Bienheureux Marc-Antoine Durando

Le P. Durando a réalisé pleinement sa vocation de Lazariste. Comme Monsieur Vincent, il a laissé œuvrer en lui l’Esprit sanctificateur. En tant que directeur des Filles de la Charité, il a des initiatives courageuses pour son temps : l’envoi des sœurs pour soigner les blessés dans la guerre de Crimée. Il a l’audace de fonder une Congrégation, dédiée au service des malades à domicile, les Sœurs Nazaréennes.

1801, 22 Mai naissance à Mondovì (Piemont)
1817 entrée dans la Congrégation de la Mission
1824, 12 Juin ordination sacerdotale
1831 Responsable Provincial des Filles de la Charité
1865, 21 Novembre fondation de la communauté des « Filles de la Passion de Jésus de Nazareth »
1880, 10 décembre mort
2001 Béatification par le pape Jean-Paul II
10 décembre jour de sa fête

Marcantonio (Marc-Antoine) Durando naît en 1801 à Mondoni (Piémont) dans une famille de notables. Sa mère très pieuse élève chrétiennement ses enfants, tandis que le père a des idées libérales et des dispositions laïques et agnostiques.

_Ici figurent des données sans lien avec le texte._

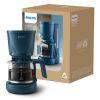 b0d19171ba0395c8c8979942fdbc70dd40b5526f.jpg Máy pha cà phê Philips HD7411/70R1 Thủ công Máy pha cà phê nhỏ giọt 1,32 L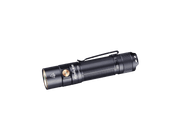 Fenix E35 V3.0
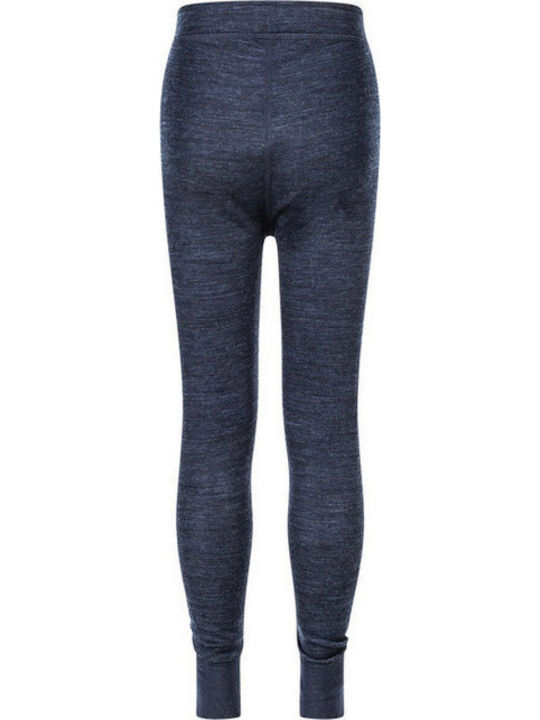 Kinder Thermoset Navy Blazer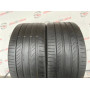 285/30 R21 CONTINENTAL CONTISPORTCONTACT 5P CONTISILENT 4mm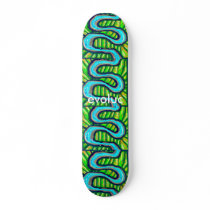 crooked-river-(Memramcook), skate board skateboards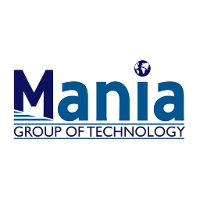 Mania group of technology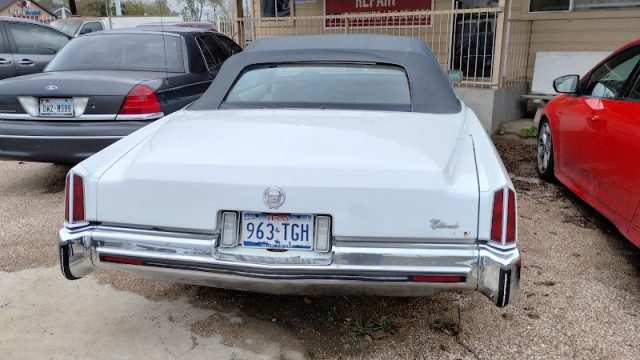 C-038-R-Auto-google-photo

Marc Antoine, à 15 ans a le désir d’apporter l’Évangile dans les terres lointaines. Il entre dans la Congrégation de la Mission et fait ses vœux perpétuels à 18 ans. Il est ordonné prêtre en 1824. Après avoir passé cinq ans à Casale Monferrato, il va à Turin où il réside de 1829 jusqu’à sa mort. Il aurait voulu partir comme missionnaire en Chine, mais sa santé délicate l’en empêche. Néanmoins, il exprime son zèle dans les Missions populaires. Il prêche la miséricorde de Dieu, invitant les gens à la conversion. Dans ces missions, il ne se limite pas à la prédication, mais là où il trouve de graves situations de pauvreté, il intervient concrètement, avec l’accord de ses confrères, à l’imitation de Saint Vincent, son patron. Il soutient et diffuse l’œuvre de la Propagation de la Foi. Fuyant les extrémismes du laxisme et du rigorisme janséniste, le Père Durando prêche la miséricorde de Dieu, portant les populations à la conversion.

Il pressent l’utilité d’introduire en Italie les Filles de la Charité. Le Père Durando souhaite leur installation dans le Piémont et le roi Charles Albert les accueille en 1833, pour qu’elles assument la responsabilité de divers hôpitaux, soit militaires, soit civils. En 1853, il a le courage de les envoyer sur le front arrière de la guerre de Crimée, pour secourir les blessés. Au même moment, il diffuse l’association mariale de la Médaille Miraculeuse parmi les jeunes. Les vocations étaient tellement nombreuses, que le roi Charles Albert met à leur disposition en 1837 le couvent de San Salvario à Turin.

Avec l’augmentation du nombre des Soeurs, le Père Durando dote la ville de Turin d’un réseau de Centres de charité, appelé “les Miséricordes”. Les Soeurs avec les Dames de la Charité partaient pour le service à domicile et le secours des pauvres. Autour des Miséricordes, se forment diverses oeuvres: les premières écoles maternelles pour les enfants pauvres, des ateliers pour les filles, des orphelinats.

Les oeuvres de Dieu sont imprévisibles. Le 21 Novembre 1865, fête de la Présentation de Marie, Père Durando confie à la servante de Dieu, Luigia Borgiotti, les premières postulantes de la nouvelle Compagnie de la Passion de Jésus Nazaréen. Ce sont des jeunes femmes, qui s’étaient adressées à lui, désireuses de se consacrer à Dieu, mais privées de quelques qualités canoniques pour entrer dans les communautés religieuses. Le Père Durando décède le 10 décembre 1880: à l’âge de 79 ans.